[Date Prev][Date Next][Thread Prev][Thread Next][Date Index][Thread Index]

Re: maize in Europe and India: a twisted tale

Piotr Michalowski (piotrm@umich.edu) wrote:

: I have no expertise in this matter, but have been following this thread
of and : on.  I have one simple question that goes along with the above
statement.  If : corn (maize) were to have been introduced into the "Old
World" at such an : early date, would it not have spread rapidly and been
in wide use since, as it : did when it was definitely introduced after
Columbus & Co?  If such a thing : had happened, we certainly would have
evidence for widespread use of such a : plant, conspiracy or no--am I
correct in this assumption? 


Here's the relevant part of a post I made recently. It is clear that
early commentators were rather unwilling to credit Columbus with that


Subject:      [7]maize in Europe and India: a twisted tale
From:         [8]yuku@io.org (Yuri Kuchinsky)

:: Work to complete ::
1) Which navigation links appear at the top of the mailing-list post? List every one.
2) Answer these questions about the mailing-list post:
(a) Whose words are quoted in the post?
(b) What email address is shown in the From line?
(c) Which crop does the quoted question name in parentheses?
3) In the mailing-list post, rewrite the stretch from "[Date Prev][Date Next][Thread" through "in this assumption?", renaming "maize" to "Indian corn".

:: Recorded information ::
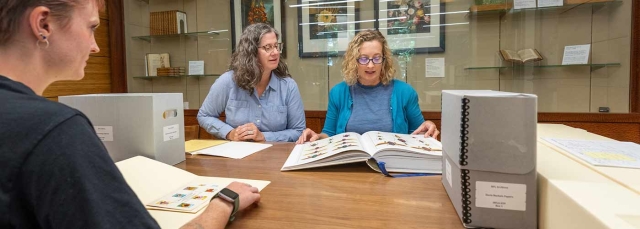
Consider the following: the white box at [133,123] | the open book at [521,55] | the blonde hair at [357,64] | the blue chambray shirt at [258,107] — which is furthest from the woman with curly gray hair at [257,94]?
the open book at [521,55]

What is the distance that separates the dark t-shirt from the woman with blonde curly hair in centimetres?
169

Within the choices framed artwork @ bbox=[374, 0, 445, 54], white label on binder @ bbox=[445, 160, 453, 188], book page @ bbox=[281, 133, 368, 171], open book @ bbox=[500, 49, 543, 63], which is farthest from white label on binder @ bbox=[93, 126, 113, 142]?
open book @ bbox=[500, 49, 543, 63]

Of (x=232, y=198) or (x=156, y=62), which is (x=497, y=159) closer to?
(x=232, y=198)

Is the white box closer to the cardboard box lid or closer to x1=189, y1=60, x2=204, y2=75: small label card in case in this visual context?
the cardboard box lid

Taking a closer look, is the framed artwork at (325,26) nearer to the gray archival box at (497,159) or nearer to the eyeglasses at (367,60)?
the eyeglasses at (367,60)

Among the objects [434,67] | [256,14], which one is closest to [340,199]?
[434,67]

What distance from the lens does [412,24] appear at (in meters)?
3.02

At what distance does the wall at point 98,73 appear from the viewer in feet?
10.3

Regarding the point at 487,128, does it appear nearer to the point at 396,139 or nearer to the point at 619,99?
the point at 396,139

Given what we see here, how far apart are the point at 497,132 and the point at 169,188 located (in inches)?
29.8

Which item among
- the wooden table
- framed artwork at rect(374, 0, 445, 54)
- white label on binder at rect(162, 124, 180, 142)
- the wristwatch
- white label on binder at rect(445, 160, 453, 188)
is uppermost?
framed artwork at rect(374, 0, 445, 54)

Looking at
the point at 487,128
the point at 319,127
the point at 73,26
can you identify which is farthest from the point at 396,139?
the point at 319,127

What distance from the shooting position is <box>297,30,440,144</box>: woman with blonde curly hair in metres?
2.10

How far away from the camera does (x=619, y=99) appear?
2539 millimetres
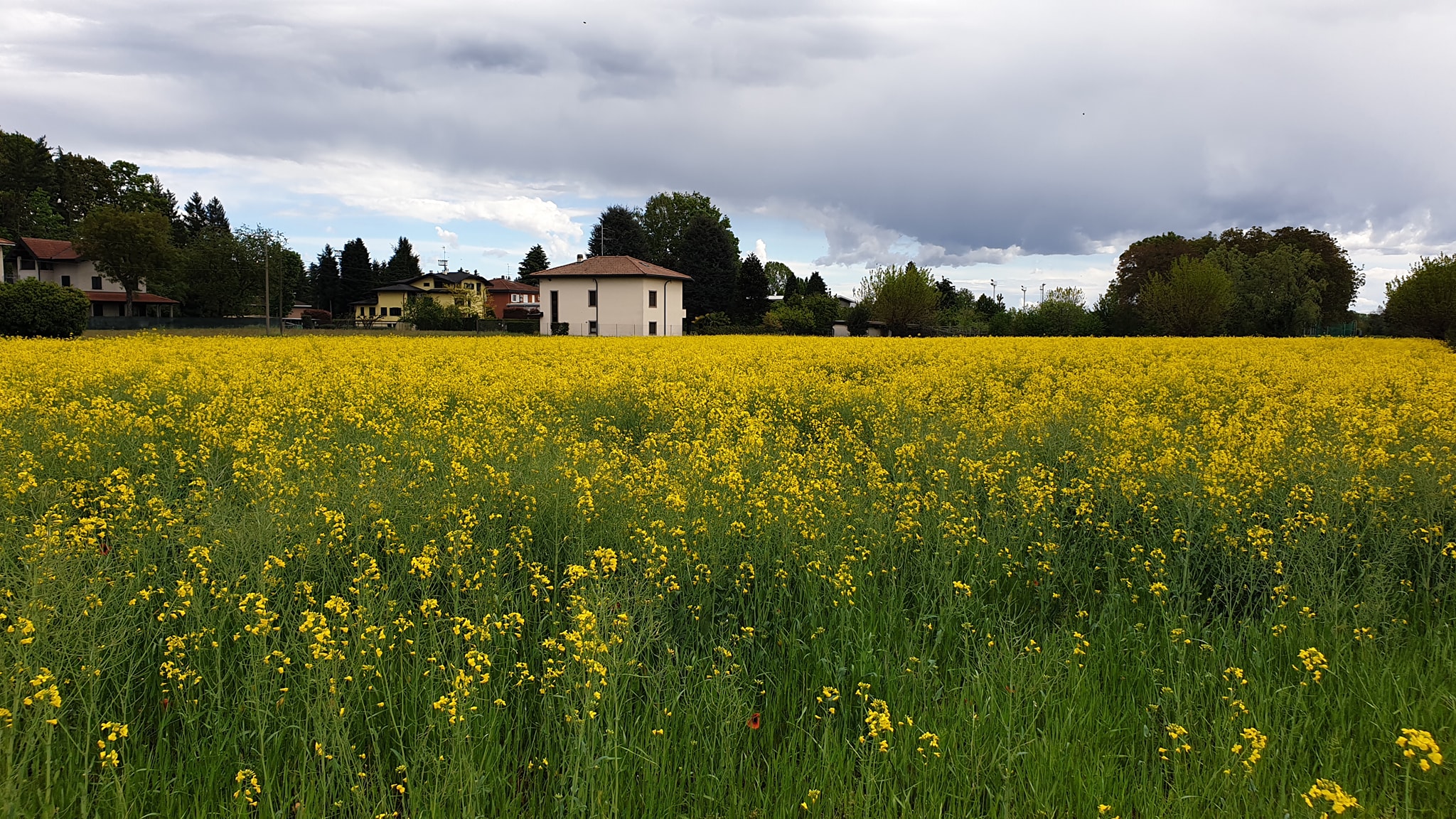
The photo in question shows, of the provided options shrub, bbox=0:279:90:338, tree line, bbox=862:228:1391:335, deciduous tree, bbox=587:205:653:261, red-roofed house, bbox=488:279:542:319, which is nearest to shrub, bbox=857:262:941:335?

:: Solutions for each task ::
1) Date Prev, Date Next, Thread Prev, Thread Next, Date Index, Thread Index

2)
(a) Piotr Michalowski
(b) yuku@io.org
(c) Maize

3)
[Date Prev][Date Next][Thread Prev][Thread Next][Date Index][Thread Index]

Re: Indian corn in Europe and India: a twisted tale

Piotr Michalowski (piotrm@umich.edu) wrote:

: I have no expertise in this matter, but have been following this thread
of and : on.  I have one simple question that goes along with the above
statement.  If : corn (Indian corn) were to have been introduced into the "Old
World" at such an : early date, would it not have spread rapidly and been
in wide use since, as it : did when it was definitely introduced after
Columbus & Co?  If such a thing : had happened, we certainly would have
evidence for widespread use of such a : plant, conspiracy or no--am I
correct in this assumption?